▸ **WHAT YOU NEED TO DO**:
[a] In the email text, what does the writer say people often find easy to do when money is involved?
[b] Update the email text between "I am surprised" and "my obvious delusions.", inclusive, and write that part out again with "application server" changed to "web server".

:: QUOTED TEXT

I am surprised and sorry to learn that.

> > Now, some of those people I am sure convinced themselves that they were
> > installing the best choice of application server. Some of the
> > cases, it was
> > the best choice. But in the majority of cases it was not the best
> > choice and
> > the person installing it either did or should have known that to be the
> > case.
>
> And since I'm well acquainted with the AS/400, that makes my decisions
> irresponsible at best. Perhaps I can chalk it off to my obvious delusions.

Don't discout self-delusion so easily. With money involved, people often
find it easy to convince themselves that what they are doing is the "right"
thing.

> > The reason I feel so strongly about that is it shames me to think that
my
> > profession is not only populated with the kind of whores who will
install
> > whatever makes them money whether or not it is the best choice,
> > but that is
> > exactly the sort of mentality that makes up the lion's share of this
> > profession.
>
> And I presume that an IBM BP selling a low-end 270 with an
> FSIO-Whatever-it's-called-now as a file/print server would not be
considered
> such a whore?

::::
:: INFORMATION SUPPLIED

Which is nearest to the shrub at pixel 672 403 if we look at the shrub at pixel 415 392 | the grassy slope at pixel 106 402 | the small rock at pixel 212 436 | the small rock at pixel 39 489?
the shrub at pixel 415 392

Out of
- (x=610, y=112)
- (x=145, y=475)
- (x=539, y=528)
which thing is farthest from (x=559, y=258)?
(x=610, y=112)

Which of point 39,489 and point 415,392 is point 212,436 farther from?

::::
:: INFORMATION SUPPLIED

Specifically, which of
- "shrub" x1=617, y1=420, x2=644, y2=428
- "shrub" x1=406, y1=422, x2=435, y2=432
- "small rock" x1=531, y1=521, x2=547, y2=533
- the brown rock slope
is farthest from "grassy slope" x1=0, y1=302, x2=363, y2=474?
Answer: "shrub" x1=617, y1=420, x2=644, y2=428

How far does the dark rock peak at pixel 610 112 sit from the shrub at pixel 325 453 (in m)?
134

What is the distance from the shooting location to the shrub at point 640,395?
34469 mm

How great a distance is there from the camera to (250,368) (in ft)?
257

::::

▸ **OUTPUTS FOR THE TASKS**:
[a] They often find it easy to convince themselves that what they are doing is the "right" thing.

[b]
I am surprised and sorry to learn that.

> > Now, some of those people I am sure convinced themselves that they were
> > installing the best choice of web server. Some of the
> > cases, it was
> > the best choice. But in the majority of cases it was not the best
> > choice and
> > the person installing it either did or should have known that to be the
> > case.
>
> And since I'm well acquainted with the AS/400, that makes my decisions
> irresponsible at best. Perhaps I can chalk it off to my obvious delusions.